Bad actors using AI to target businesses via business email compromise (BEC)

Once a trusted email source has been compromised bad actors can insert themselves into a conversation attempting to deceive the target into believing that the communication is coming from a legitimate source, such as a colleague, a partner or a bank. Business email compromise (BEC) can result in serious consequences for the target, such as losing money or exposing confidential data.

Today, BEC is becoming more advanced and realistic, thanks to the use of artificial intelligence (AI) by cyber criminals. AI can help them create convincing and customized emails, texts, and calls, using natural language generation and speech synthesis. These technologies can mimic the style and tone of the genuine sender or caller and adapt to the context and situation of the target.

AI can also help cyber criminals automate and scale their malicious campaigns, by mining large amounts of data and finding the most attractive and vulnerable targets. For instance, AI can crawl social media profiles, company websites, and public records to collect information about the target’s hobbies, preferences, behaviors, and connections. This information can then be used to design persuasive and relevant messages that can lure the target into taking the desired action, such as opening a link, downloading a file or sending money.

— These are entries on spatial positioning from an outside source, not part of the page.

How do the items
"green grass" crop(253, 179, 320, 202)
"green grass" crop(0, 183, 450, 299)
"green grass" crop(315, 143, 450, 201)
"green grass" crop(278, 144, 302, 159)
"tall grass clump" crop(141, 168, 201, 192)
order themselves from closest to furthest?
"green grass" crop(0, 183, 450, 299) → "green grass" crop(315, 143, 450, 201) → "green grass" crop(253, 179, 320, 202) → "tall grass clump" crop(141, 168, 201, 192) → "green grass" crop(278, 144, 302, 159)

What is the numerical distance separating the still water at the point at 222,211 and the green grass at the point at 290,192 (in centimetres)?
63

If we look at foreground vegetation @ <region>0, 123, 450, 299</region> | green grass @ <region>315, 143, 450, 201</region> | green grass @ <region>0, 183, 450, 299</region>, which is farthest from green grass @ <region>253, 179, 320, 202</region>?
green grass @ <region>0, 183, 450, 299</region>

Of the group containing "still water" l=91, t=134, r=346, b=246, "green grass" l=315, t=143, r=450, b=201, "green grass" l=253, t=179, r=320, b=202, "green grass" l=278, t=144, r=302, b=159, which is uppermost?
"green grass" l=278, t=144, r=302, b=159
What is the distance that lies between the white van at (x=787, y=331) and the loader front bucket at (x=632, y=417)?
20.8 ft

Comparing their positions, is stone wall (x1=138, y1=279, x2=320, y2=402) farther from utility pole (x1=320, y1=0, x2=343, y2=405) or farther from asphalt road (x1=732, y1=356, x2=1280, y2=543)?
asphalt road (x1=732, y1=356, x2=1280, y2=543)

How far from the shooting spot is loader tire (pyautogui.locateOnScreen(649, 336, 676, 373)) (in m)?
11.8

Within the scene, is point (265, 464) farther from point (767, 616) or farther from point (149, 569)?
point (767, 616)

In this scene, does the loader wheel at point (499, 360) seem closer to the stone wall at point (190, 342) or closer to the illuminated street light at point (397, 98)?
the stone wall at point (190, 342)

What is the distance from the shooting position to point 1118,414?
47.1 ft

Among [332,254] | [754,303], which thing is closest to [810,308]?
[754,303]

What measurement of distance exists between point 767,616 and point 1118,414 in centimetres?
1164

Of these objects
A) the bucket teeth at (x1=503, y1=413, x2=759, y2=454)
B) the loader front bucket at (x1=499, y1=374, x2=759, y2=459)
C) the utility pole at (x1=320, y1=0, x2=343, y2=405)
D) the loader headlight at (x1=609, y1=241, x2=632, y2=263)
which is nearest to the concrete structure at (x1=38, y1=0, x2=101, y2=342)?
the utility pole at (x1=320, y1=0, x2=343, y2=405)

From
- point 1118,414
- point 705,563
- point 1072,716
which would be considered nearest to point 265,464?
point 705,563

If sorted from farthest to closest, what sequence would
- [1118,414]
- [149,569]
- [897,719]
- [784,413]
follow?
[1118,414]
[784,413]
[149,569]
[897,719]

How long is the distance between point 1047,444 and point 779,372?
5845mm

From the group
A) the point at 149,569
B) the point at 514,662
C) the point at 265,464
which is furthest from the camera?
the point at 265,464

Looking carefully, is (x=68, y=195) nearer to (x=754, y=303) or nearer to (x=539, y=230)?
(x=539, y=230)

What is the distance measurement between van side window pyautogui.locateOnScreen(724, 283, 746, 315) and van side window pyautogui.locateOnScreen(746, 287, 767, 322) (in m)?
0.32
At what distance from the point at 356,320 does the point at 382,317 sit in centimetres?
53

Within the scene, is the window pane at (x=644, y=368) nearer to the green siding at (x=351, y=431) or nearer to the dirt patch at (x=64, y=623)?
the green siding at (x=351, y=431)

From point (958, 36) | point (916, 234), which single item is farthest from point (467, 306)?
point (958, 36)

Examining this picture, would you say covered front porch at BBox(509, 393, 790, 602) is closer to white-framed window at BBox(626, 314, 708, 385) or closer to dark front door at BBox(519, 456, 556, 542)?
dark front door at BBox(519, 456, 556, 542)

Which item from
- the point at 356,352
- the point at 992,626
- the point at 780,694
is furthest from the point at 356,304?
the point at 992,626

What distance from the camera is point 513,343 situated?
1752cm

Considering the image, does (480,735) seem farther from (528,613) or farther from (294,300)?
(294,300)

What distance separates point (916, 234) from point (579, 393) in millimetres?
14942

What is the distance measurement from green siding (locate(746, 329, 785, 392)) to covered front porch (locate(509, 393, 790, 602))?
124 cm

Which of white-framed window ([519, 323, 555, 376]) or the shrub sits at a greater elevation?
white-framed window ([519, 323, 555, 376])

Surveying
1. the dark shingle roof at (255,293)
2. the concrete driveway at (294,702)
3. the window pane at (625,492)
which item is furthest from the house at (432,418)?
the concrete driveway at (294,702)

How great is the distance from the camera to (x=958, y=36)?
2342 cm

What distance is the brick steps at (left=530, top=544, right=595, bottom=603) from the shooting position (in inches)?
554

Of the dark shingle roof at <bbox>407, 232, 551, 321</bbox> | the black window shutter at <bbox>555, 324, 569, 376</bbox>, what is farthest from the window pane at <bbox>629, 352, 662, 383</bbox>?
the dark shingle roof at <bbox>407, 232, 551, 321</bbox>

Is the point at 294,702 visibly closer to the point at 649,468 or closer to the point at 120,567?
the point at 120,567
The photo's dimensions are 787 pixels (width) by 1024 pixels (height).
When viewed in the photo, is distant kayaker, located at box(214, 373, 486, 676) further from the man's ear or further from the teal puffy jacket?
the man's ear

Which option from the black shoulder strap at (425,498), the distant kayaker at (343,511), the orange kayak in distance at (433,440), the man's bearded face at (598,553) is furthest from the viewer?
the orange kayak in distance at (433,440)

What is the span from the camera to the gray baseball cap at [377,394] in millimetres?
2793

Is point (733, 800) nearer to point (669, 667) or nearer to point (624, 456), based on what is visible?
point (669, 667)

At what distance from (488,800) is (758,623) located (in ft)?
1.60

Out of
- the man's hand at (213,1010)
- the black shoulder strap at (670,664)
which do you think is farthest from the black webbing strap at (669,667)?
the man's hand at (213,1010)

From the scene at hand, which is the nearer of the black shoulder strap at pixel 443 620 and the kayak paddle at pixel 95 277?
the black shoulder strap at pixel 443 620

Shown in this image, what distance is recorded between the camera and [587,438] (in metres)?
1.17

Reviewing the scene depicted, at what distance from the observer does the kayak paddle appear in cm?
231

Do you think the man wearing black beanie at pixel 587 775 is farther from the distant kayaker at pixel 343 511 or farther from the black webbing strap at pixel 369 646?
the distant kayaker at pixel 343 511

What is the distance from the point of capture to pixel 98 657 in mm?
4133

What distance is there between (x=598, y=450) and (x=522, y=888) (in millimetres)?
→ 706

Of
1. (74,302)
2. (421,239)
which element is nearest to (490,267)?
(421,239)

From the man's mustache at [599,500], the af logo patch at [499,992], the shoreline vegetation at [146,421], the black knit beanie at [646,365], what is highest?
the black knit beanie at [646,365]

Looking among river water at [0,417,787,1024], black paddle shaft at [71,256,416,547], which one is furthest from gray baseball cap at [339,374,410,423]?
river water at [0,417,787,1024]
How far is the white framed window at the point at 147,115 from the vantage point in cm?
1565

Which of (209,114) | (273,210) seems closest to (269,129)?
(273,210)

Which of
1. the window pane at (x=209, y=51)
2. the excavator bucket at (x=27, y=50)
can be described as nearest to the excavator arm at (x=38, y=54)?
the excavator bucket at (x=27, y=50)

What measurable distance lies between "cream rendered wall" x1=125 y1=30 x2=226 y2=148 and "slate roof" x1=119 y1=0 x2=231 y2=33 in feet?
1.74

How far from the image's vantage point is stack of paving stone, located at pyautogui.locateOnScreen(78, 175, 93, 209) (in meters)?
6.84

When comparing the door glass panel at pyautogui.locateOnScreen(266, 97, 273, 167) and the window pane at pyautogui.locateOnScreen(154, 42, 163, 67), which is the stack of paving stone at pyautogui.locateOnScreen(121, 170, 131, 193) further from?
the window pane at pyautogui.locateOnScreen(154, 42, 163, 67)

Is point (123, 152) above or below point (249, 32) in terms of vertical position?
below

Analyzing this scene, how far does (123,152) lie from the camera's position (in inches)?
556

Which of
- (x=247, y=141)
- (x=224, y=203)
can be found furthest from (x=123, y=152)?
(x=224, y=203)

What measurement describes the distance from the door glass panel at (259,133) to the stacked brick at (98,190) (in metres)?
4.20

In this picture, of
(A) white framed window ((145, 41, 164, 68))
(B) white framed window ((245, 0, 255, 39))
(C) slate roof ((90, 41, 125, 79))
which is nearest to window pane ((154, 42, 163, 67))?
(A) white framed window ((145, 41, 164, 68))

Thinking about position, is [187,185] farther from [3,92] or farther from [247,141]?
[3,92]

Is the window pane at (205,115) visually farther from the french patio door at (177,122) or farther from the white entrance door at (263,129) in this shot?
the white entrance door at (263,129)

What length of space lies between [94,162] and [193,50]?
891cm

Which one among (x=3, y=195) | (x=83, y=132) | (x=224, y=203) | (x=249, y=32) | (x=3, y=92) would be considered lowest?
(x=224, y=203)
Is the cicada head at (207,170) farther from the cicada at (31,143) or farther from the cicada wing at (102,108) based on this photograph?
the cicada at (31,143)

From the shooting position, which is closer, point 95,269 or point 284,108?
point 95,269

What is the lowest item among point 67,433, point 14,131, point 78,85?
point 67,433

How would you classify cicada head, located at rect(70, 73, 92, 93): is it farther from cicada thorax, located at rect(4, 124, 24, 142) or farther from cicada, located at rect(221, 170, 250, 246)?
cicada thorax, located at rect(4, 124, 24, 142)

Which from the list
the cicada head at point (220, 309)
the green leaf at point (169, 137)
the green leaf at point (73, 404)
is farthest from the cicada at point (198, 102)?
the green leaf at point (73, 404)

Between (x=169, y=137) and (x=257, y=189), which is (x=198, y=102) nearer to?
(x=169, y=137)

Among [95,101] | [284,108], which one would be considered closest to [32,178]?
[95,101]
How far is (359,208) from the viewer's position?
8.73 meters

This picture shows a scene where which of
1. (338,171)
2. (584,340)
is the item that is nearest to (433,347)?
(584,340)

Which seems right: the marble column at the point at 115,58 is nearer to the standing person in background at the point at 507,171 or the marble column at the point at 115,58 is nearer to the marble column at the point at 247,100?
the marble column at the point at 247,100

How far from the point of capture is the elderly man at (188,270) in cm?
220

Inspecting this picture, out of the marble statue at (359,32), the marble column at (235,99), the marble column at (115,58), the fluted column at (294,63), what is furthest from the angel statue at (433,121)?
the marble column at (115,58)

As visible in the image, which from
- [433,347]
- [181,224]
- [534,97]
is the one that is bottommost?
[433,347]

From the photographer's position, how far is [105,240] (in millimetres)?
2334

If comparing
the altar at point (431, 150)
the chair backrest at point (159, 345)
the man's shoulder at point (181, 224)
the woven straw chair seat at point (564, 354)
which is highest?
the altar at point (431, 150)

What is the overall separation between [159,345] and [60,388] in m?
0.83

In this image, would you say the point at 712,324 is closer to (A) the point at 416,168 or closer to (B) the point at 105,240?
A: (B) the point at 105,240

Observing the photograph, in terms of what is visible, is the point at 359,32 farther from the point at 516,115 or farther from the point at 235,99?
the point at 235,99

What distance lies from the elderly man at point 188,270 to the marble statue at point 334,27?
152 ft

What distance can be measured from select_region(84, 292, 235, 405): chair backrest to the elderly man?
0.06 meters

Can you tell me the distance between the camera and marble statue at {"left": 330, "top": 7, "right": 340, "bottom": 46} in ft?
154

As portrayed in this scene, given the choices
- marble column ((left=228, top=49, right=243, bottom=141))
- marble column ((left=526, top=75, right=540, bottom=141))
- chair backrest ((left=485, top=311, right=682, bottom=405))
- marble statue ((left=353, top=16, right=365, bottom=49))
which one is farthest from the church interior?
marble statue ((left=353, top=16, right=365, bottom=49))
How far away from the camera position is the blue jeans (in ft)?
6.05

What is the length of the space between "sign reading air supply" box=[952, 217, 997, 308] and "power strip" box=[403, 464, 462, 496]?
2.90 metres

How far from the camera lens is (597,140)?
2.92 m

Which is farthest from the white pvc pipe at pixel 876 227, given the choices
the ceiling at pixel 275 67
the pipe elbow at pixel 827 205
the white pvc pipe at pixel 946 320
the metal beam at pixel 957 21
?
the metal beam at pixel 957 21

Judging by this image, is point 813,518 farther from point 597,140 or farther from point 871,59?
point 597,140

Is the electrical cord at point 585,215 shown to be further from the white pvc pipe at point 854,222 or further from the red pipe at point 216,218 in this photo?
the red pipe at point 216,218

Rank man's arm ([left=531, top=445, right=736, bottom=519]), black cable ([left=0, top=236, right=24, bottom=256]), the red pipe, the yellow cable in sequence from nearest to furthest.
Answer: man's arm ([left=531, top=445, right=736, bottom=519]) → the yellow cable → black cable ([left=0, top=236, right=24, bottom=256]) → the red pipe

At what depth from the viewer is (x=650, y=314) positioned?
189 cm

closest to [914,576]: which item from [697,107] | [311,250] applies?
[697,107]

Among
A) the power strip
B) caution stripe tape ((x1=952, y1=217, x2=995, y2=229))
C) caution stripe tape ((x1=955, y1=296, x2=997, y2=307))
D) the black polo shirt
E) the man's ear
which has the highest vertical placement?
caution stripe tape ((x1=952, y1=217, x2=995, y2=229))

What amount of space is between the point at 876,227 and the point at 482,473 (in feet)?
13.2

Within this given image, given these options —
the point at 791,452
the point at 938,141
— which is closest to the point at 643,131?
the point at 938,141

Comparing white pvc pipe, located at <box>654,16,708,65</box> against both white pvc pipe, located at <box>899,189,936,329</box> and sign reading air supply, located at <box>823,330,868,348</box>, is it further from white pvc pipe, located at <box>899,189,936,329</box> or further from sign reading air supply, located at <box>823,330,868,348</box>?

To combat the threat of AI-enabled BEC, businesses may want to consider leveraging AI-based solutions that can identify and block such attacks. AI can help businesses analyze the content and context of incoming communications and alert any suspicious or abnormal elements. AI can also help businesses verify the identity and validity of the sender or caller, by using biometric or behavioral features, such as voice, face or typing patterns.

Furthermore, businesses should educate and train their employees on how to spot and avoid BEC attacks, and how to report any suspected incidents. Organizations should also implement robust security policies and procedures, such as using encryption, multi-factor authentication and backup systems, to protect their data and assets from unauthorized access or theft.